In financial terms, how healthy are your reserves? The funding crisis isn’t going to go away and if you decide to stay maintained you may not be able to rely on the local authority to help balance the books. Alternatively, you may see the efficiency savings that can be gained from being part of a multi-academy trust as an opportunity, especially if they can be ploughed back into the classroom.
Moving to external factors, you need to appraise your local authority for their strengths and weaknesses and whether these are a threat or an opportunity for your school. Are they actively encouraging their schools to convert to academy status? Are they withdrawing from providing school improvement support and traded services? There are County Council elections next year – what is the likelihood of a change of control? All of these questions have a direct impact on your decision about what to do next.
2. Local trusts
Finally, the fourth area is to look at the local pattern of provision. You may be in an area with few existing academies or multi-academy trusts, in which case you may judge this to be an opportunity to create and lead a new multi-academy trust. Or you may want to wait and see what develops locally. Alternatively, you may be one of the last maintained schools in your local area and that will mean more limited options.

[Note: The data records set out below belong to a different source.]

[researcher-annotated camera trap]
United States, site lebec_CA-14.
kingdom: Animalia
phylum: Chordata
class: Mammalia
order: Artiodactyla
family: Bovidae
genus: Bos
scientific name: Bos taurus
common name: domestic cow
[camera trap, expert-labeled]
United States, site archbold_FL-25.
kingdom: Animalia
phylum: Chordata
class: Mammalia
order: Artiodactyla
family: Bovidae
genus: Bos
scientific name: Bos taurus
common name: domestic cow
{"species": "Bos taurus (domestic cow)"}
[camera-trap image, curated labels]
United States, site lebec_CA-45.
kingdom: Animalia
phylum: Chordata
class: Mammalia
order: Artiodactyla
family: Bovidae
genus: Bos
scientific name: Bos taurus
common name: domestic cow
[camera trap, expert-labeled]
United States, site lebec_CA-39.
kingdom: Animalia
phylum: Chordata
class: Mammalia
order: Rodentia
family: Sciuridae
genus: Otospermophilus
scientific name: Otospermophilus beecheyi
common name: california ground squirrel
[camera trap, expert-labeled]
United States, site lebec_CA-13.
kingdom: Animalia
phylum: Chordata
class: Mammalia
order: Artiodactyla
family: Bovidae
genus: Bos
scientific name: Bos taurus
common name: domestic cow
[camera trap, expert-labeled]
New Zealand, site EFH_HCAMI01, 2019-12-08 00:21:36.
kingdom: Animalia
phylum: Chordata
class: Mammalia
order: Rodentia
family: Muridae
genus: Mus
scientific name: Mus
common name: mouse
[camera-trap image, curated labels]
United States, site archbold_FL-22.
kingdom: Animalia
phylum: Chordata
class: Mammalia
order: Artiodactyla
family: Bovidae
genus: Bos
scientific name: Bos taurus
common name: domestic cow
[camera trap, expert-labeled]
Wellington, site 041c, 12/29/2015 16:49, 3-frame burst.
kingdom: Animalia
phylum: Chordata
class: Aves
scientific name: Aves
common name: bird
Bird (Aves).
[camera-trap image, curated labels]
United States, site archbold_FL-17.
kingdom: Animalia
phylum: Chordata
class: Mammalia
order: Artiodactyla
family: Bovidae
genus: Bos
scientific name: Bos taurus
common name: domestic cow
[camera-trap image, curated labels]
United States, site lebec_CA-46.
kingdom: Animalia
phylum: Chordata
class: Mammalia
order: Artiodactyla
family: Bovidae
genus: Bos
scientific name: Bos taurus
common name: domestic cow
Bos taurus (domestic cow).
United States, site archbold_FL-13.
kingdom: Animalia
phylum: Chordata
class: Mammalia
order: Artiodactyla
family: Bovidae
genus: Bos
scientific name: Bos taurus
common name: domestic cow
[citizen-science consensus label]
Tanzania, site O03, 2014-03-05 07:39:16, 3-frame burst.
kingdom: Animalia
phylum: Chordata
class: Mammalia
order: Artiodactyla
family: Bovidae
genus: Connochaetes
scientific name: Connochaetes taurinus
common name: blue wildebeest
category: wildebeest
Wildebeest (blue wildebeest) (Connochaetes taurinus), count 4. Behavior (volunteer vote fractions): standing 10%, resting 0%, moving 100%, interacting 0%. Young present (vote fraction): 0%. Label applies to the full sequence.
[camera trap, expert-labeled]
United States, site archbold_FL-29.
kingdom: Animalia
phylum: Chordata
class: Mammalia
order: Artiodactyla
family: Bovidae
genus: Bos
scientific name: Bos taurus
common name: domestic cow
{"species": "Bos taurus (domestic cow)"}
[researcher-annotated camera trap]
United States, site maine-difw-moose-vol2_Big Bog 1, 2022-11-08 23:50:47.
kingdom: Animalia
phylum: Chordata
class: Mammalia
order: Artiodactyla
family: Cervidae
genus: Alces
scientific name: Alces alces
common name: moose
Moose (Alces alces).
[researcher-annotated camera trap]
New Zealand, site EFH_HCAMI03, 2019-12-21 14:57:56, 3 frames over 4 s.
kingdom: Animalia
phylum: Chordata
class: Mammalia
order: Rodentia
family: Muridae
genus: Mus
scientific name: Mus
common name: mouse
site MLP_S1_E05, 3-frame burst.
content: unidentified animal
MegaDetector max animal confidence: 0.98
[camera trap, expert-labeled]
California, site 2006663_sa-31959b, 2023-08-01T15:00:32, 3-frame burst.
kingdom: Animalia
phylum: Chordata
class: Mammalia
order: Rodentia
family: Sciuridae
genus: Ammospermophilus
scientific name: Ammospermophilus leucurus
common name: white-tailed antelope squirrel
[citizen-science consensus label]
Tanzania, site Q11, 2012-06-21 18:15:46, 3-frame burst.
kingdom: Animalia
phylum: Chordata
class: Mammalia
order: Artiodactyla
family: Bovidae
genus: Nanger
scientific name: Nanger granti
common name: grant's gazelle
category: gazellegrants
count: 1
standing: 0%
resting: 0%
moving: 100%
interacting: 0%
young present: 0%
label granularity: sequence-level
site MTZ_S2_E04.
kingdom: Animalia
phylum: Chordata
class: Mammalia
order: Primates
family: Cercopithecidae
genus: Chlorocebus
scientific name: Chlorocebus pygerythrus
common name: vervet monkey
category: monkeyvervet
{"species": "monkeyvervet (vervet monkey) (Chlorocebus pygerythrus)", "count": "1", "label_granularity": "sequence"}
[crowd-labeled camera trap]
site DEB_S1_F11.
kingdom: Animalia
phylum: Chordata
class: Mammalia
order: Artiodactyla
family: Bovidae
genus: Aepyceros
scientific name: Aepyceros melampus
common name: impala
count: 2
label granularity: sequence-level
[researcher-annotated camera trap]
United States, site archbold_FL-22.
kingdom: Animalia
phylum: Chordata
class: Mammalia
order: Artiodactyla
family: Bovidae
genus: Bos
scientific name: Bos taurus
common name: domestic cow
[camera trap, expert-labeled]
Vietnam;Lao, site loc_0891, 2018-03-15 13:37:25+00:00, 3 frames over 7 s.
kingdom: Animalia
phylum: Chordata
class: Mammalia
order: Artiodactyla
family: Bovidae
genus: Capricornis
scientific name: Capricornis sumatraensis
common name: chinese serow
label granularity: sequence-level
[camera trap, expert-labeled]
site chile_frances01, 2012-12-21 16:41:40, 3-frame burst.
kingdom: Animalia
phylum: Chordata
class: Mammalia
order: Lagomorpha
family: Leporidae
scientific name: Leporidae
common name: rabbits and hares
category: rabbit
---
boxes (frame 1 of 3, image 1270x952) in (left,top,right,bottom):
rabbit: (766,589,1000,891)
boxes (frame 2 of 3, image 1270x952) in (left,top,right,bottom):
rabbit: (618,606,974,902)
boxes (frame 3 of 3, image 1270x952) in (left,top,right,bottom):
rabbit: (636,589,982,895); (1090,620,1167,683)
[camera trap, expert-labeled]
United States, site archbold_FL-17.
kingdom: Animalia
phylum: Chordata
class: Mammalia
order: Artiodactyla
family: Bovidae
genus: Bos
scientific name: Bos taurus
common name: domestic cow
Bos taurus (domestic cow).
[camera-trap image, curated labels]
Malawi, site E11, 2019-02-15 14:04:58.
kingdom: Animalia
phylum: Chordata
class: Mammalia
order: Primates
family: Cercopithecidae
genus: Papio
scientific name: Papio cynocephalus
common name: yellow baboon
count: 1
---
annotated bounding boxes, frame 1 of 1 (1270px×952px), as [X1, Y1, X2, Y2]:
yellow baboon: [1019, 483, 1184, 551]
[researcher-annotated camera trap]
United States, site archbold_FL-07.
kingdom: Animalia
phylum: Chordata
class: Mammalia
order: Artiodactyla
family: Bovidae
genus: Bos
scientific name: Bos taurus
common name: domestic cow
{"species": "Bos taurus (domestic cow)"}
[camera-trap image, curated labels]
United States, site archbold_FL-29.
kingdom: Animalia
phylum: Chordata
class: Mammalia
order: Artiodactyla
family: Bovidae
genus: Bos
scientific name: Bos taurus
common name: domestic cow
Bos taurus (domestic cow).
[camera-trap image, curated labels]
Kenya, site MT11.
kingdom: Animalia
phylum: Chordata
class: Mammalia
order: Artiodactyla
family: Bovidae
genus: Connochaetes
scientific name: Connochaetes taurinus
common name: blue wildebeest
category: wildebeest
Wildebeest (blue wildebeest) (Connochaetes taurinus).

In both circumstances we recommend a mapping exercise, picking out out the existing provision for maintained schools, single academy trusts and multi-academy trusts operating locally. For primary schools our suggestion is to look at everything in a 10-mile radius and for secondary, everything within a 25-mile radius. To produce sensible options, you may need to reduce these distances for cities and increase them for rural areas.
If you look at these four areas and produce a SWOT analysis a clear picture will emerge that should answer the question about ‘what to do next’. However, there is a caveat. You need to revisit regularly. A week is a long time in the world of education and politics and much can change. You need to be ready to grab those opportunities when you are ready to make your move!